Joaquim Tauzene, Rádio Pax Beira Moçambique
Fortalecer a agricultura em África é considerado fundamental para garantir alimentos à população, reduzir a dependência de produtos importados e criar novas oportunidades de crescimento económico. Para especialistas, o uso da biotecnologia na agricultura, aliado a uma maior participação do setor privado, pode ajudar a transformar a produção e abrir espaço para que os pequenos agricultores tenham acesso aos mercados regionais da SADC.
O diretor-executivo da African Agricultural Technology Foundation (AATF), Dr. Canisius Kanangire, alerta que, apesar dos avanços registados na tecnologia agrícola, milhões de africanos continuam a enfrentar fome e insegurança alimentar. Segundo Kanangire, cerca de 20% da população africana passa fome, enquanto 58% vive em situação de insegurança alimentar. As projeções indicam ainda que, até 2030, cerca de 512 milhões de pessoas poderão continuar a enfrentar a fome, sendo que 60% desse número estará em África.

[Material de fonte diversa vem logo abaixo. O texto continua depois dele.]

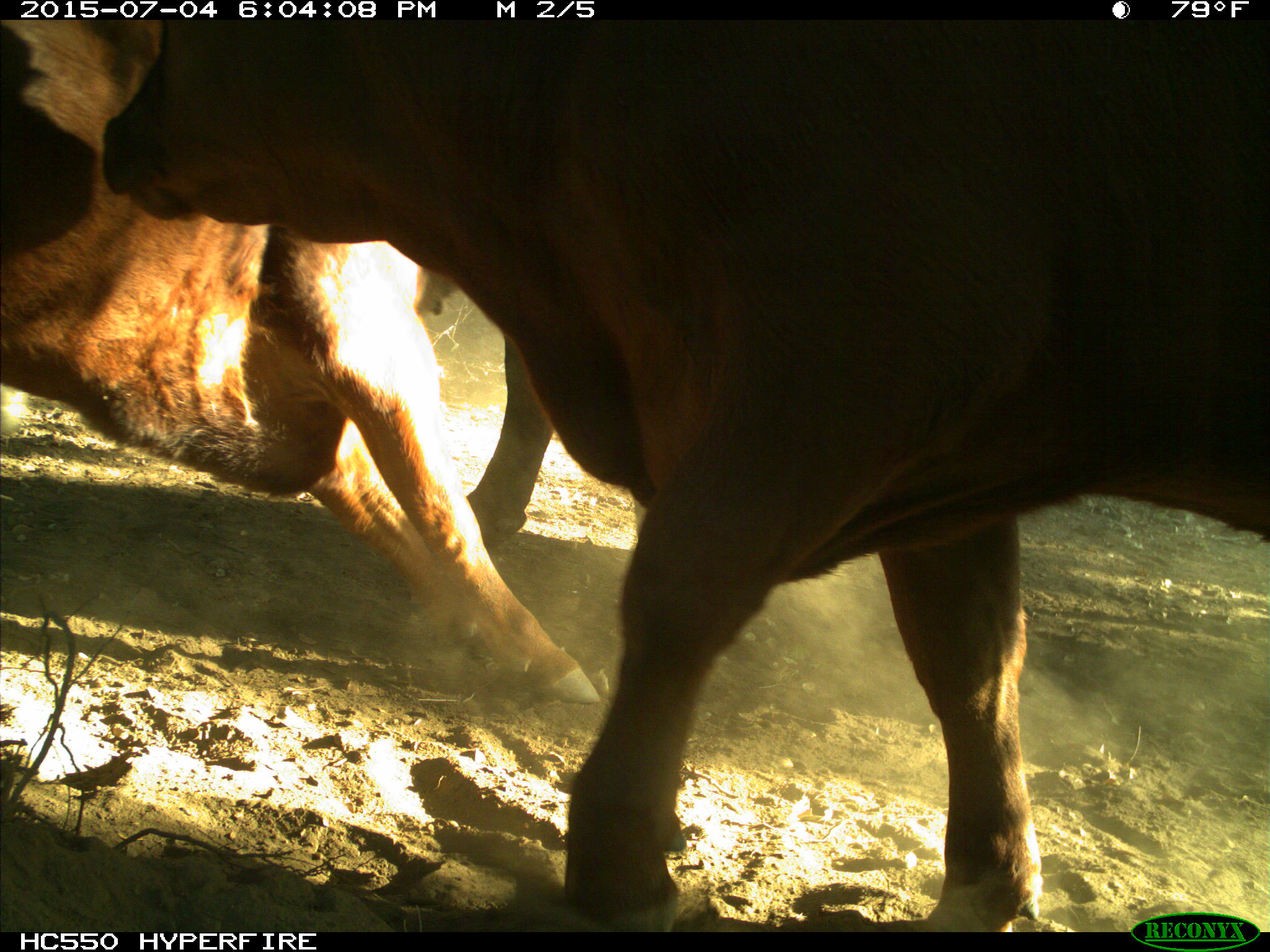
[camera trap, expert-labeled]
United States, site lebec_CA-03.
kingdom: Animalia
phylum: Chordata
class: Mammalia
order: Artiodactyla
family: Bovidae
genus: Bos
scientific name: Bos taurus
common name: domestic cow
Bos taurus (domestic cow).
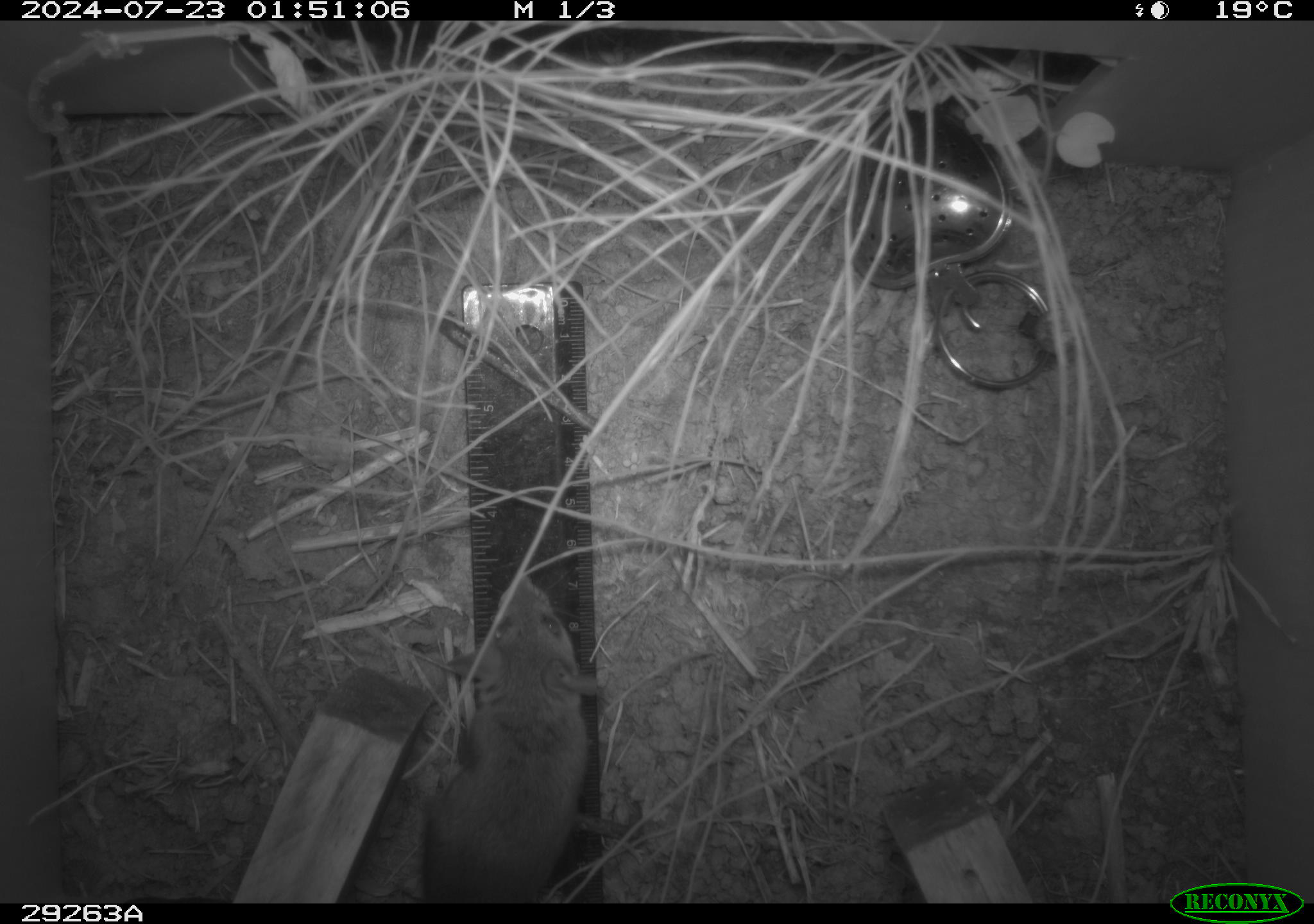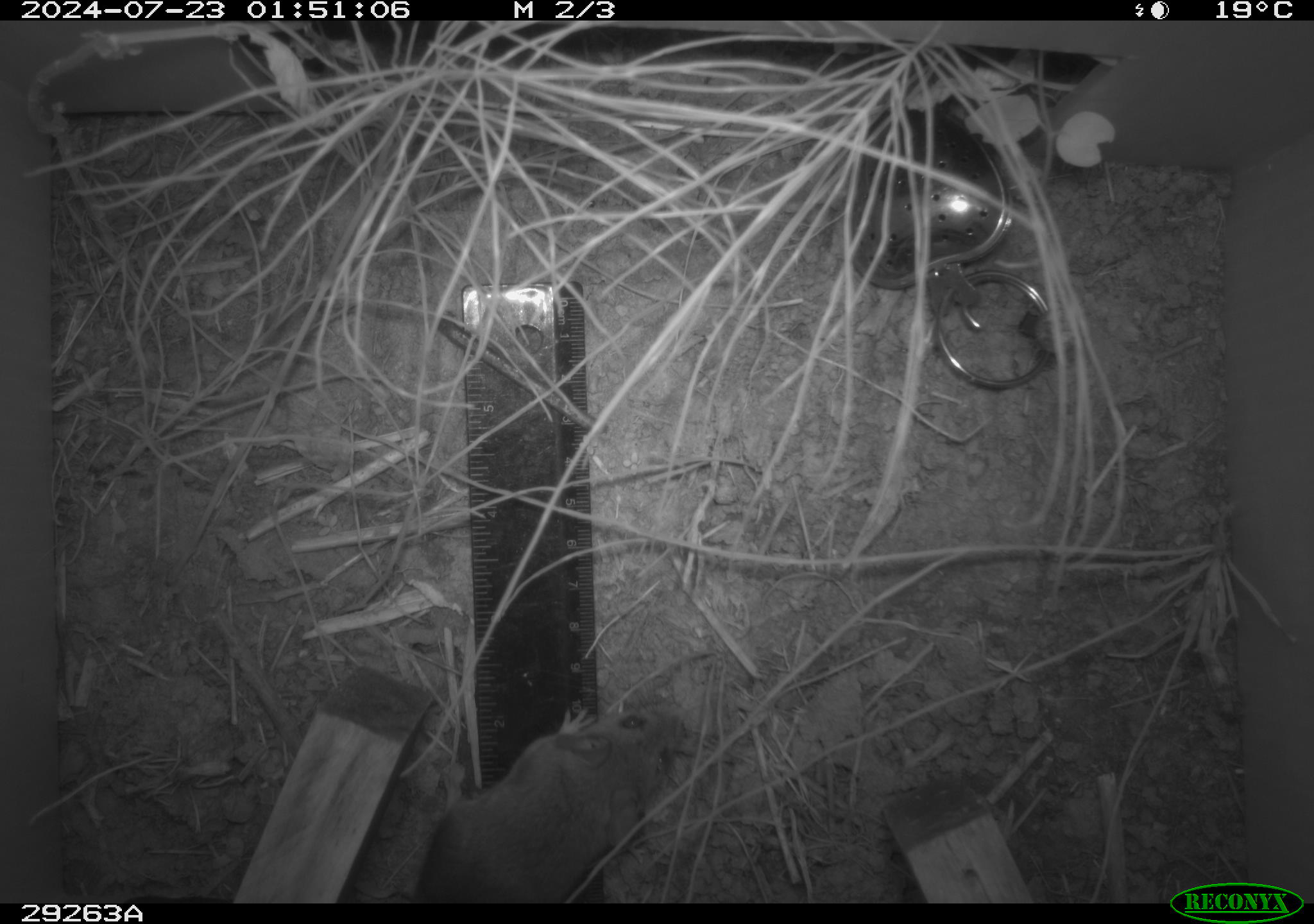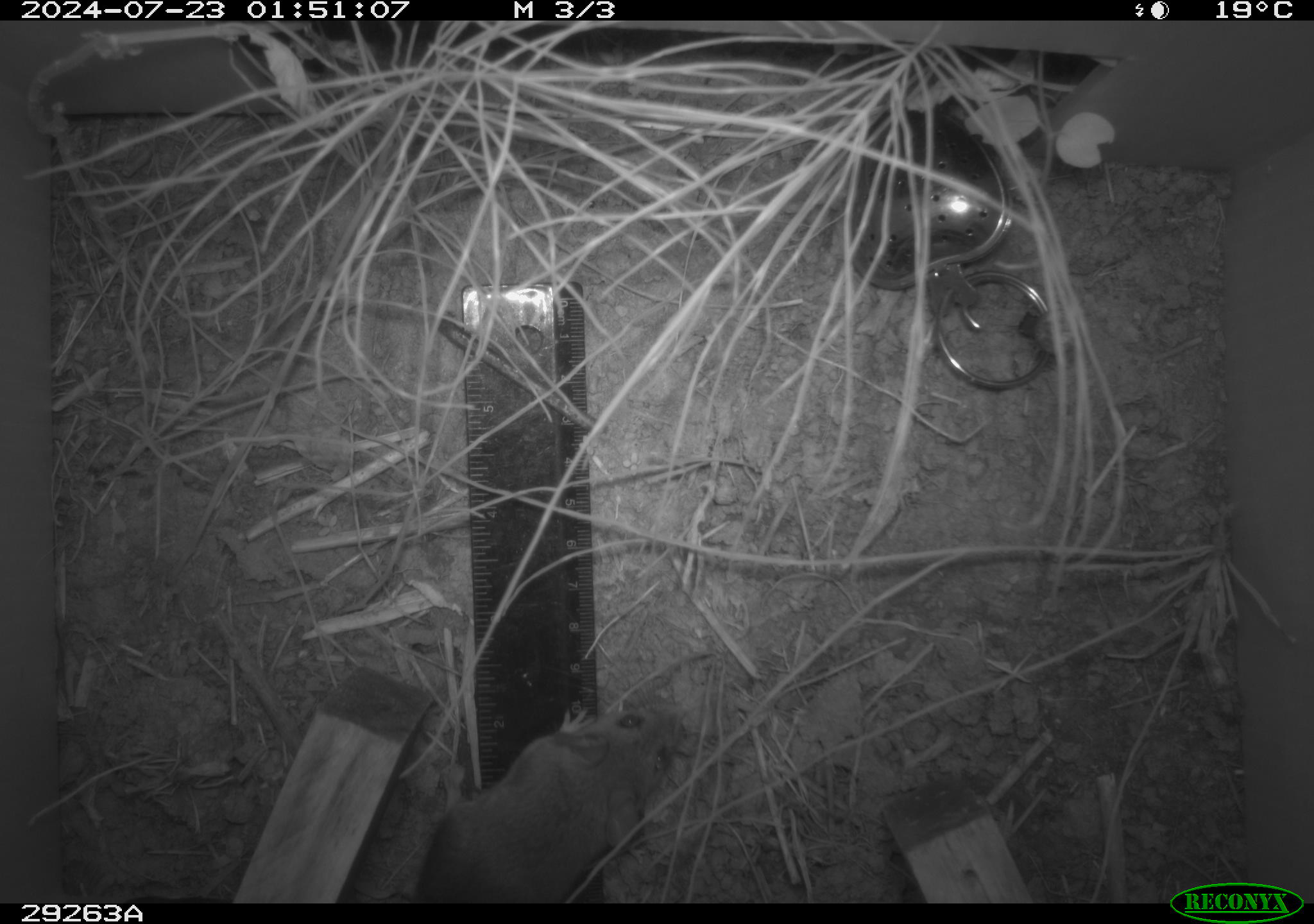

É neste cenário que a biotecnologia agrícola ganha destaque como uma das possíveis respostas aos desafios do setor. O desenvolvimento de culturas mais adaptadas às condições africanas, como milho, feijão, arroz, batata, banana, mandioca e cana-de-açúcar, pode ajudar os agricultores a produzir mais, enfrentar melhor as pragas e doenças e resistir aos efeitos das mudanças climáticas. As chamadas variedades biofortificadas podem ainda contribuir para melhorar a qualidade nutricional dos alimentos consumidos pelas populações.
Mas, para quem vive diariamente da agricultura, transformar essas possibilidades em resultados concretos continua a ser um desafio. Em Sofala, a União Provincial dos Camponeses alerta que as mudanças climáticas, a falta de financiamento e as dificuldades no acesso a sementes de qualidade estão a limitar a produção. A presidente da organização, Christina Richard-Madison, explica que a irregularidade das chuvas e os períodos de calor intenso têm provocado perdas nas culturas e dificultado o planeamento das campanhas agrícolas.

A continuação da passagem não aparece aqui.